Receiver Operating Characteristic (ROC) curves were generated, plotting sensitivity against specificity (Figure 3A), to assess the five-fold models’ average performance on the dataset. ROC curves visualize the trade-off between true positive rate (TPR) and false positive rate (FPR). The Area Under the Curve (AUC) was calculated to quantify overall model accuracy, with our model demonstrating superior performance in the high sensitivity range.

Figure 3.

Performance Evaluation of CNN Models for Dermatology Image Diagnosis. (A) ROC curves comparing the performance of AIDDA, Inception V3, SE_ResNet101, and SE_ResNeXt101-32x4d models in dermatology image classification. (B) Accuracy, specificity, and sensitivity metrics for the validation task, highlighting AIDDA’s diagnostic efficacy.

Formulas for performance metrics:

TPR (Sensitivity) = True Positive / (True Positive + False Negative)
FPR = False Positive / (False Positive + True Negative) = 1 – Specificity

Inference Algorithm for Dermatology Diagnosis Images

The AIDDA inference algorithm aggregates outputs from the 8 classifiers (7 auxiliary + 1 final) into a 3-dimensional classification vector. The final diagnosis is determined by applying the argmax function to the summed outputs:

Classification = argmax(∑_i=1^{Classifiers_number} output_i)

Where output_i represents the 3-dimensional classification vector from each classifier.

Accuracy, Sensitivity, and Specificity Metrics in Dermatology Diagnosis

Standard metrics were used to evaluate performance:

Sensitivity = True Positive / Positive
Specificity = True Negative / Negative
Accuracy = (True Positive + True Negative) / (Positive + Negative)

In multi-category classification, sensitivity and accuracy are particularly important for assessing clinical utility.

Confusion Matrices for Detailed Dermatology Diagnosis Analysis

Confusion matrices were generated to visualize the model’s performance across the three diagnostic categories. Analysis of the confusion matrices revealed instances where the CNN occasionally confused AD & Ecz with Pso, providing insights into potential areas for model refinement.

Ethical Considerations and Patient Consent

The study adhered to ethical guidelines, receiving approval from the ethics committee of The Second Xiangya Hospital of Central South University (No. GF2017040177). Informed consent was obtained from all human subjects, and written consent for image publication was secured from patients, ensuring patient privacy and data protection.

Results

Development of AIDDA: An AI Assistant for Dermatology Diagnosis

AIDDA, the Artificial Intelligence Dermatology Diagnosis Assistant (Figure 2A), is a smartphone-based platform powered by the EfficientNet CNN model (https://github.com/lukemelas/EfficientNet-PyTorch.git). EfficientNets, known for their efficiency and accuracy, are ideal for mobile deployment. EfficientNet-b4 was selected as the backbone due to its optimal speed-accuracy balance, outperforming other CNN architectures like SE-ResNeXt101-32x4d, SE-ResNet101 [15], and Inception-v3 [16].

Clinical images of healthy individuals and patients with Pso, AD, and Ecz (Figure 1, Table 1) were collected primarily from commonly affected areas like the face and hands. The dataset comprised 4,740 dermatologist-labeled images across three categories: Pso, AD & Ecz, and healthy controls. Five-fold cross-validation, stratified by case, was used to validate the algorithm’s effectiveness, ensuring representative proportions of each category in each fold.

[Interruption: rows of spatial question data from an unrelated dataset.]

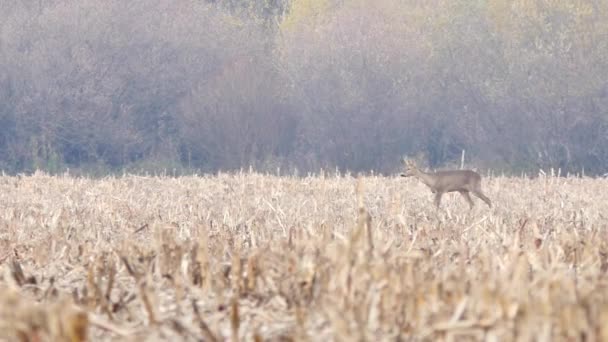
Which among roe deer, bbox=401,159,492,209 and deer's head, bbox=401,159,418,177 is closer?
roe deer, bbox=401,159,492,209

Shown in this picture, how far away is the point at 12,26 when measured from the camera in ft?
164

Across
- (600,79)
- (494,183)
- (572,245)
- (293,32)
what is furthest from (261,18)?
(572,245)

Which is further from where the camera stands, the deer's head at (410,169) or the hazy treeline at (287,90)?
the hazy treeline at (287,90)

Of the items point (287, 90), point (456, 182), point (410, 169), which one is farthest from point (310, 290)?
point (287, 90)

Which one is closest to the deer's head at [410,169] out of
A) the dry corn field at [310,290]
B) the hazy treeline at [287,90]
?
the dry corn field at [310,290]

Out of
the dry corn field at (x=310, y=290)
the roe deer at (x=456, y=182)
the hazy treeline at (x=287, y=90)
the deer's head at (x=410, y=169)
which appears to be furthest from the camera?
the hazy treeline at (x=287, y=90)

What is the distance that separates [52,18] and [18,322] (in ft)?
153

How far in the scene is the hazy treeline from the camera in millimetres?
46469

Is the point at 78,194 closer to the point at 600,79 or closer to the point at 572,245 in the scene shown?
the point at 572,245

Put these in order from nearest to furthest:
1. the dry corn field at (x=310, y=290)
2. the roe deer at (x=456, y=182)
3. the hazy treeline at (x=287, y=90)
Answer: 1. the dry corn field at (x=310, y=290)
2. the roe deer at (x=456, y=182)
3. the hazy treeline at (x=287, y=90)

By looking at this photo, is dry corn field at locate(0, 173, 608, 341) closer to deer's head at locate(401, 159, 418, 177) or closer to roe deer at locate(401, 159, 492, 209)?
roe deer at locate(401, 159, 492, 209)

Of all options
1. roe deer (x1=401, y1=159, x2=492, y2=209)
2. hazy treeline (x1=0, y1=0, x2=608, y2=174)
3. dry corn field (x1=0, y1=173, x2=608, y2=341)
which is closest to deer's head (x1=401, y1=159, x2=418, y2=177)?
roe deer (x1=401, y1=159, x2=492, y2=209)

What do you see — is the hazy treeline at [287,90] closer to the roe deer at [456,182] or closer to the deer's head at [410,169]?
the deer's head at [410,169]

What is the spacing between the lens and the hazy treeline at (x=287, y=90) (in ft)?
152
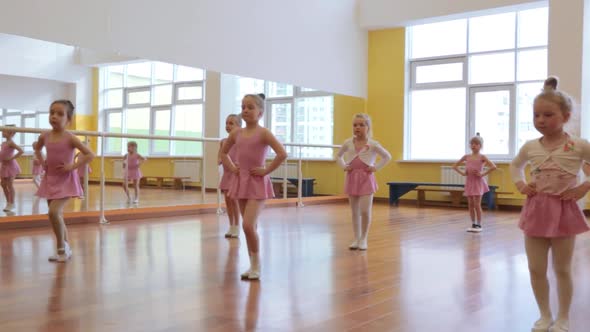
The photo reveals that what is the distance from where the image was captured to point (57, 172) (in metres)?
4.06

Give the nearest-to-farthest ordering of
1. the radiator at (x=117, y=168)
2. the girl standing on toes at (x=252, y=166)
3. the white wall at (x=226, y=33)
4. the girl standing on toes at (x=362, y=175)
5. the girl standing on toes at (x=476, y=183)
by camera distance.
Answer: the girl standing on toes at (x=252, y=166) < the girl standing on toes at (x=362, y=175) < the white wall at (x=226, y=33) < the girl standing on toes at (x=476, y=183) < the radiator at (x=117, y=168)

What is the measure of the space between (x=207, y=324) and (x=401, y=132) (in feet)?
30.4

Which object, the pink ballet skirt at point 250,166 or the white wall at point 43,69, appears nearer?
the pink ballet skirt at point 250,166

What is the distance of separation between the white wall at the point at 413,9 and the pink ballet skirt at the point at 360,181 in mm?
6228

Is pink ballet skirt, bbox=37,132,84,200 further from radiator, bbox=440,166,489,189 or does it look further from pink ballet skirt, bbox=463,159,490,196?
radiator, bbox=440,166,489,189

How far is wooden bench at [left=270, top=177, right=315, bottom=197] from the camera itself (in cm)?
1024

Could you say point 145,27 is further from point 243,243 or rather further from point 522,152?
point 522,152

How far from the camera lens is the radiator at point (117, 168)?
8.80 metres

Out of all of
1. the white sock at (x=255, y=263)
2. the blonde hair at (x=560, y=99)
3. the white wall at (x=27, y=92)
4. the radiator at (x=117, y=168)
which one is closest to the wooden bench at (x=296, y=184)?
the radiator at (x=117, y=168)

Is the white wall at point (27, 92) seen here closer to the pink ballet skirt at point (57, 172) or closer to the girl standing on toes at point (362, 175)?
the pink ballet skirt at point (57, 172)

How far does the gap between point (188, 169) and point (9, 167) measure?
156 inches

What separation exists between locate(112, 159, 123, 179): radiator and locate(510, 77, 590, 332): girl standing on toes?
727 cm

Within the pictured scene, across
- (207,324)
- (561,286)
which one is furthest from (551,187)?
(207,324)

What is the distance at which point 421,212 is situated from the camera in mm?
9039
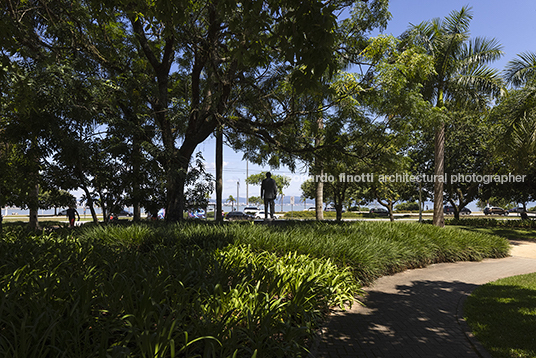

CNN Model Selection Based on ROC Analysis for Dermatology Diagnosis

ROC curve analysis (Figure 3A) compared AIDDA’s performance to Inception V3, SE_ResNet101, and SE_ResNeXt101-32x4d. AUC values were comparable across models (0.987 for AIDDA and Inception V3, 0.985 for SE_ResNet101, and 0.987 for SE_ResNeXt101-32x4d). However, AIDDA demonstrated superior sensitivity (97.26%) and specificity (95.89%), indicating its enhanced diagnostic precision.

Diagnostic Performance of CNN in Inflammatory Skin Diseases

AIDDA achieved an overall diagnostic accuracy of 95.80%±0.09%, with a sensitivity of 94.40%±0.12% and specificity of 97.20%±0.06% (mean ± SD) (Figure 3B). Accuracy for Psoriasis diagnosis was 89.46% (sensitivity 91.4%, specificity 95.48%), and for AD & Eczema, 92.57% (sensitivity 94.56%, specificity 94.41%). Healthy skin classification accuracy was even higher at 99.40% (sensitivity 99.26%, specificity 99.86%).

T-SNE Visualization and Confusion Matrix for AI Dermatology Diagnosis

T-distributed Stochastic Neighbor Embedding (T-SNE) analysis visualized the CNN’s learned features, clustering dermatology images by diagnostic category (Figure 4). Three distinct clusters corresponding to the dermatologist-defined categories were observed. The confusion matrix (Figure 5) revealed a minor confusion between AD & Ecz and Pso (18% misclassification rate).

Figure 4.

T-SNE Visualization of CNN Clusters for Dermatology Diagnosis Categories. Visual representation of the CNN’s internal feature space for the three disease classes (Psoriasis, Atopic Dermatitis & Eczema, Healthy) using t-SNE, highlighting the algorithm’s ability to cluster dermatology images based on diagnostic categories.

Figure 5.

CNN Confusion Matrix for Dermatology Image Classification. Detailed confusion matrix illustrating the performance of the CNN model in classifying dermatology images across the three categories. The matrix highlights the percentage of correct and incorrect classifications, including instances of confusion between AD & Eczema and Psoriasis.

Conclusion

Smartphone-based medical applications leveraging AI are transforming healthcare [17]. Similar to applications in schizophrenia diagnosis [17] and diabetes management [18], AIDDA offers a convenient and accessible diagnostic tool for dermatology. The AIDDA smartphone application facilitates rapid and readily available diagnosis, directly impacting clinical practice.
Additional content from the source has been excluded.